**Exercises:**
[1] In the technical evaluation below, rewrite the paragraph beginning "3.1.3 Applicable ASME Code Requirement" as a short bulleted list that keeps its main facts.
[2] Please locate every line in the entries that contains the word "Given", and copy each one. Case matters.

**Document section:**
━━━━

3.0 TECHNICAL EVALUATION
3.1 Licensee's Request 3.1.1 ASME Code Components Affected The proposed alternative applies to threads in the RPV flange subject to ASME Code,Section XI, Examination Category B-G-1, Item No. 86.40.
3.1.2 Applicable ASME Code Edition and Addenda The applicable ASME Code edition for the NAPS Units 1 and 2 fourth 10-year ISi intervals is the 2004 Edition of Section XI with no Addenda.
3.1.3 Applicable ASME Code Requirement The licensee has requested an alternative to the examination requirements in Examination Category B-G-1, Item No. 86.40, which is listed in Table IWB-2500-1, "Examination Categories" of the ASME Code,Section XI. This item requires volumetric examination, every ISi interval, of all the threads in RPV flange stud holes, as indicated in Figure IWB-2500-12 "Closure Stud and Threads in Flange Stud Hole" of the ASME Code,Section XI.

━━━━

Items from a data source
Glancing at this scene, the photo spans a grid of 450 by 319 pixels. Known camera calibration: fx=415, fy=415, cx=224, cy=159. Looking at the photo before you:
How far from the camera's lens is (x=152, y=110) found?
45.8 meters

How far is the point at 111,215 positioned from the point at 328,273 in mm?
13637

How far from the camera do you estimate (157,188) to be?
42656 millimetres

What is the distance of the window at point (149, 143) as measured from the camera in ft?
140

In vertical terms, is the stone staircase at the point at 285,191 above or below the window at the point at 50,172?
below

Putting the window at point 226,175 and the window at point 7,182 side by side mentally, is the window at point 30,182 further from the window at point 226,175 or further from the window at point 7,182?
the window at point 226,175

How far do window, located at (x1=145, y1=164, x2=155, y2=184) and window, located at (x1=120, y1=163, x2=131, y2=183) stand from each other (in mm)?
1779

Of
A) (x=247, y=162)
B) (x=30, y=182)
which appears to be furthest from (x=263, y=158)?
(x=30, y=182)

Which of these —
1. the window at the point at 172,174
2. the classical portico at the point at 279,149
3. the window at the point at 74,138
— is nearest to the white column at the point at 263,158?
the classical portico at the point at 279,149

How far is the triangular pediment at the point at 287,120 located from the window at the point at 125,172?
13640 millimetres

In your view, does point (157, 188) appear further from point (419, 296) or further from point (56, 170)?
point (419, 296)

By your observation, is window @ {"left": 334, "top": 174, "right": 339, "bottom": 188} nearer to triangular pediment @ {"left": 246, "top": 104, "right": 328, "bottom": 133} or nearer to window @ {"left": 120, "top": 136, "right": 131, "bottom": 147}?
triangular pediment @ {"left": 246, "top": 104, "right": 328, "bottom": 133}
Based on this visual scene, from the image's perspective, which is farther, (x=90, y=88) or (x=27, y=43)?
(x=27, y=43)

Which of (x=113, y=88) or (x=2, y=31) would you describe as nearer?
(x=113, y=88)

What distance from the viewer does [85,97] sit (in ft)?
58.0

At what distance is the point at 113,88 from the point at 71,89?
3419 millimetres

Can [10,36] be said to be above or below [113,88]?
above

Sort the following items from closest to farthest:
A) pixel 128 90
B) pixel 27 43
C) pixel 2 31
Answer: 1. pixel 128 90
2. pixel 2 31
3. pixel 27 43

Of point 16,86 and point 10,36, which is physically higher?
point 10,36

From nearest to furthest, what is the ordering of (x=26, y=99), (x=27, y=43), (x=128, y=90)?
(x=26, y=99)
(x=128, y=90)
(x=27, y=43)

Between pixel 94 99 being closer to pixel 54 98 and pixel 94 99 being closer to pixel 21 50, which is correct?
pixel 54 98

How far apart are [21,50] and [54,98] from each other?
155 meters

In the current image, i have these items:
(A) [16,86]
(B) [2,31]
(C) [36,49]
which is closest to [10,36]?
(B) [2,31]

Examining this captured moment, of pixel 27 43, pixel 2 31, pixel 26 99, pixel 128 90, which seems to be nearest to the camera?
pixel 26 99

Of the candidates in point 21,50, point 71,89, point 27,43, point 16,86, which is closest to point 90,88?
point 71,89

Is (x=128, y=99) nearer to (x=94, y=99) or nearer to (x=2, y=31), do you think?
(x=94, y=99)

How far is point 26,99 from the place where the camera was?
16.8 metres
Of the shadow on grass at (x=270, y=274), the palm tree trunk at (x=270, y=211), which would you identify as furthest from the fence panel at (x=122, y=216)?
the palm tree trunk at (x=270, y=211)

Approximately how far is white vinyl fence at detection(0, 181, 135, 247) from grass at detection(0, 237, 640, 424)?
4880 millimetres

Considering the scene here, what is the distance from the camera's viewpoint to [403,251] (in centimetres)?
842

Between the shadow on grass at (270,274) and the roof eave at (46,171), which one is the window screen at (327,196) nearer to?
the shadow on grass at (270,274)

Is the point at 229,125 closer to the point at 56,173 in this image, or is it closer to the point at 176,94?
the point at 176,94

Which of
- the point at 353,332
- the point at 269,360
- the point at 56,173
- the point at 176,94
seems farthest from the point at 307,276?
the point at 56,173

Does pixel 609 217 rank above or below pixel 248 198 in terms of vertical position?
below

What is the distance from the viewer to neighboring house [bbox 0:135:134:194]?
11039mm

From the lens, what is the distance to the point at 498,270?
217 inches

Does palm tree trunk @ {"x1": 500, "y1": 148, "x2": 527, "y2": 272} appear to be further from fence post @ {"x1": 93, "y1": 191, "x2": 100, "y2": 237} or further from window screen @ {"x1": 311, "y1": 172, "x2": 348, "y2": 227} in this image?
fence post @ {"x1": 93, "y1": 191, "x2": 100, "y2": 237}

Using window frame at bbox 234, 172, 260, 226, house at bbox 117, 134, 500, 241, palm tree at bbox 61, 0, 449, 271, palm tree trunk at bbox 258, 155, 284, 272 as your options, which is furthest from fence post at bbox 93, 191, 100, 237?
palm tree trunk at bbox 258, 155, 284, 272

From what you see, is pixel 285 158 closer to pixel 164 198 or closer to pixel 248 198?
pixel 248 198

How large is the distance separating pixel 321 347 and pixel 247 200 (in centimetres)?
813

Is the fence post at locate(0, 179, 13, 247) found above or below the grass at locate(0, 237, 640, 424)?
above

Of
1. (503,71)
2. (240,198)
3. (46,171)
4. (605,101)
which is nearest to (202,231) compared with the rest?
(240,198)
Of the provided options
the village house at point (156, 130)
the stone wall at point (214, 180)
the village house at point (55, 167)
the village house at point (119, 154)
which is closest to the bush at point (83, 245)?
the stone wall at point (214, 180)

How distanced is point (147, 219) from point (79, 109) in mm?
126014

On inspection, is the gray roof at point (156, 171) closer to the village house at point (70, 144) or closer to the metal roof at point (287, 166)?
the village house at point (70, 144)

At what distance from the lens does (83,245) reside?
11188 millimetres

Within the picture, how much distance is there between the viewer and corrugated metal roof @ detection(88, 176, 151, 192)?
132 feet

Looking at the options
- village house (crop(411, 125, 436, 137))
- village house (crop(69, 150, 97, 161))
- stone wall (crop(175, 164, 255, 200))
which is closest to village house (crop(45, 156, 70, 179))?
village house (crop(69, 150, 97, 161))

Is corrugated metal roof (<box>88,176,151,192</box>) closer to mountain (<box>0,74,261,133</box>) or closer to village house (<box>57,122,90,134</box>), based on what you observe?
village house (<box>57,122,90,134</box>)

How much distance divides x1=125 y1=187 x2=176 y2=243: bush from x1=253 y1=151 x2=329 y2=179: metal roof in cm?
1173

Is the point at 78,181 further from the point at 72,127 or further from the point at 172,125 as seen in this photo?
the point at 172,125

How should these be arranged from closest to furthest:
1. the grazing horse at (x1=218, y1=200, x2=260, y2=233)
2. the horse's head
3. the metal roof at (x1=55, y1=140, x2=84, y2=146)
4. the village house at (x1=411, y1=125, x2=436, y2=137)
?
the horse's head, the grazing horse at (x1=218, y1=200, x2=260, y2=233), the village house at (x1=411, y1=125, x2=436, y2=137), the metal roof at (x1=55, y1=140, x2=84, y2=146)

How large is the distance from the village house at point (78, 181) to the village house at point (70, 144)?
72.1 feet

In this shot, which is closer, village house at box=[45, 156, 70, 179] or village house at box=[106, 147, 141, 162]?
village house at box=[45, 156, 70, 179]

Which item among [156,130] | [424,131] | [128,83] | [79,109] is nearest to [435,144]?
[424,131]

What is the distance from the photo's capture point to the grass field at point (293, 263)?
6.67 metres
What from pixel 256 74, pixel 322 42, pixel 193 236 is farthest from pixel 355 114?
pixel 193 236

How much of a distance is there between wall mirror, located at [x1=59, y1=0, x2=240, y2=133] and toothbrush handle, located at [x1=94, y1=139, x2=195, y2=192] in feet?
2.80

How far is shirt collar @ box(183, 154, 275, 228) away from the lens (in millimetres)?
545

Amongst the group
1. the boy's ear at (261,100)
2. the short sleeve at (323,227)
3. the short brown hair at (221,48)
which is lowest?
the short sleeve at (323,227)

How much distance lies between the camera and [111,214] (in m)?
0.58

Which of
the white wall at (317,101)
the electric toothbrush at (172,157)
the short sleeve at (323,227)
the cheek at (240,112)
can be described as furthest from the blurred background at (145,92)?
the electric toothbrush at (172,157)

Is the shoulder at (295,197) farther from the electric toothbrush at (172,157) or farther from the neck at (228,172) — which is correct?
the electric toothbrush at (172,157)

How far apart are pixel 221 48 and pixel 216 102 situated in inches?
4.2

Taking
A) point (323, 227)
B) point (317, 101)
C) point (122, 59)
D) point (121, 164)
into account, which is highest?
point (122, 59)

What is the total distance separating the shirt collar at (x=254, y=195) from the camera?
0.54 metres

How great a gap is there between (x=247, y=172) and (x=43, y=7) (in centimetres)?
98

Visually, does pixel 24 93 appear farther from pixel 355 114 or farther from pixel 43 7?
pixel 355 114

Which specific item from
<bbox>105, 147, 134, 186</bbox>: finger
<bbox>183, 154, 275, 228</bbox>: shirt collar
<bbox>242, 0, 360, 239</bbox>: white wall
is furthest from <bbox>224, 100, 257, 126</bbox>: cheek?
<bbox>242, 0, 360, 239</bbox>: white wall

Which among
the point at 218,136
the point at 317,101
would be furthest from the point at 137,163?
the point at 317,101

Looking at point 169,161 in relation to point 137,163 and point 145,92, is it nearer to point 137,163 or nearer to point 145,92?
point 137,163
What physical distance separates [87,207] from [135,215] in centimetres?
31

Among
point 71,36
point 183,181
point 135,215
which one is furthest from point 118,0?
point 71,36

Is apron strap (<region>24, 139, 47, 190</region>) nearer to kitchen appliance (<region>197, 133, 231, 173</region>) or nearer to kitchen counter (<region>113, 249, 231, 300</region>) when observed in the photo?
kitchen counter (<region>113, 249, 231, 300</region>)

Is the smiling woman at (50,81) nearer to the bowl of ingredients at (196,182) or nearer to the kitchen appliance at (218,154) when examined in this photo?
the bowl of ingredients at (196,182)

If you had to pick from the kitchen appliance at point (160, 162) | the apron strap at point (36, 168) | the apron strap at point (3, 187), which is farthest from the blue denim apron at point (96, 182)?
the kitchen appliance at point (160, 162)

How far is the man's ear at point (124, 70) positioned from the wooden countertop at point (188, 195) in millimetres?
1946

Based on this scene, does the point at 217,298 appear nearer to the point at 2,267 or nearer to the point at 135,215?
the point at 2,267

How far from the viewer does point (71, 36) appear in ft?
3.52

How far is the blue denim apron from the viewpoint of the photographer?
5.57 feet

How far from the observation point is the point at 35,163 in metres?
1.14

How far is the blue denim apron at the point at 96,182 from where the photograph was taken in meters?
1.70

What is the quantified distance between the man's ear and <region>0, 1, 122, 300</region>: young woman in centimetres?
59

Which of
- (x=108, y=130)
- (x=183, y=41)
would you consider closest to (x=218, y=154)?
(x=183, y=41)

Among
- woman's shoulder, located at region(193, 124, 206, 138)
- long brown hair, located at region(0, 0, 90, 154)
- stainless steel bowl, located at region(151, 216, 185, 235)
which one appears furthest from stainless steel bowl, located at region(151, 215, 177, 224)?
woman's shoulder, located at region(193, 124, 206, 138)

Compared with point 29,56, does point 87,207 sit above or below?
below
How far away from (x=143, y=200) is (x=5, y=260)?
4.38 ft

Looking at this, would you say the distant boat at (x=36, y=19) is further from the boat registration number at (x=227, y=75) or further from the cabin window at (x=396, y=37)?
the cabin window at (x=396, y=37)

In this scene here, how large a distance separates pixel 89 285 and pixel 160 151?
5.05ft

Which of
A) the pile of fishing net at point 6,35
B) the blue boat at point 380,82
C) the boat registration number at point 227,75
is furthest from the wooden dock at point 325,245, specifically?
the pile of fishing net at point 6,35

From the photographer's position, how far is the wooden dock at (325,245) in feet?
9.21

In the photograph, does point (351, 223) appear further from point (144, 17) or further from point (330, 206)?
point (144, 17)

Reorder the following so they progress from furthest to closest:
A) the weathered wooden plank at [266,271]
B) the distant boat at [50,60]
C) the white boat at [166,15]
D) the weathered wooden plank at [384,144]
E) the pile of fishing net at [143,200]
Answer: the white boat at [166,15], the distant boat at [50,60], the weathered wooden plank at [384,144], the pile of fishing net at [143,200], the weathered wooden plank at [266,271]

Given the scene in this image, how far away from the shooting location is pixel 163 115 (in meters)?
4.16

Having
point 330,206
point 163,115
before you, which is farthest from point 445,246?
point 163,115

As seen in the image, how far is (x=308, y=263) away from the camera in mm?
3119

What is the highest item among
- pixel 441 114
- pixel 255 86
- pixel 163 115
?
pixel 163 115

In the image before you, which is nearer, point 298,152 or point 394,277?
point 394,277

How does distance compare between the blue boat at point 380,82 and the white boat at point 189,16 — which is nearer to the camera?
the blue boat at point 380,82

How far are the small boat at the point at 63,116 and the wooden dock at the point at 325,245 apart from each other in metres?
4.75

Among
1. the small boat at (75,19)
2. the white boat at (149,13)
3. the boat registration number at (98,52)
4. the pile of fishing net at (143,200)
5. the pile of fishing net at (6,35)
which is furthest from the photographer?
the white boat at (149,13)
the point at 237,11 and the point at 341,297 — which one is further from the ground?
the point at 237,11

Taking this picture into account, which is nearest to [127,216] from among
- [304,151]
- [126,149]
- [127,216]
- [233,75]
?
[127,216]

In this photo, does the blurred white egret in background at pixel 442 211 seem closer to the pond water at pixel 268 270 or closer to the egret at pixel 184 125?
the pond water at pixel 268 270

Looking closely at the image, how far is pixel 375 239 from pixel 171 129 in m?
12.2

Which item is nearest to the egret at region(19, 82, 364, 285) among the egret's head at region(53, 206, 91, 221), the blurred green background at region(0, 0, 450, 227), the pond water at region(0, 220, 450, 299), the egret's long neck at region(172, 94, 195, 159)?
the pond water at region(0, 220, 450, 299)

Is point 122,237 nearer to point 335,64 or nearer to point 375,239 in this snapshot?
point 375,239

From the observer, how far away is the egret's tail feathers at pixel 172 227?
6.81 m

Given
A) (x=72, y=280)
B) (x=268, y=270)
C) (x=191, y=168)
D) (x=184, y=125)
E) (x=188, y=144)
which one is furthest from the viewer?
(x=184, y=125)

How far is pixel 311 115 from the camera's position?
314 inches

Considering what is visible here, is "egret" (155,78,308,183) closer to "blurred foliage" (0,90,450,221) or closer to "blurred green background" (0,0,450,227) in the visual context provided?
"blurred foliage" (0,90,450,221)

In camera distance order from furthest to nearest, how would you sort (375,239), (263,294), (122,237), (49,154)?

━━━━

**Solutions for each task:**
[1]
- The licensee has requested an alternative to the examination requirements in Examination Category B-G-1, Item No. 86.40.
- This item is listed in Table IWB-2500-1, "Examination Categories," of ASME Code, Section XI.
- It requires volumetric examination of all threads in RPV flange stud holes every ISi interval.
- This requirement is shown in Figure IWB-2500-12, "Closure Stud and Threads in Flange Stud Hole," of ASME Code, Section XI.

[2]
Given the scene in this image, how far away from the shooting location is pixel 163 115 (in meters)?
Given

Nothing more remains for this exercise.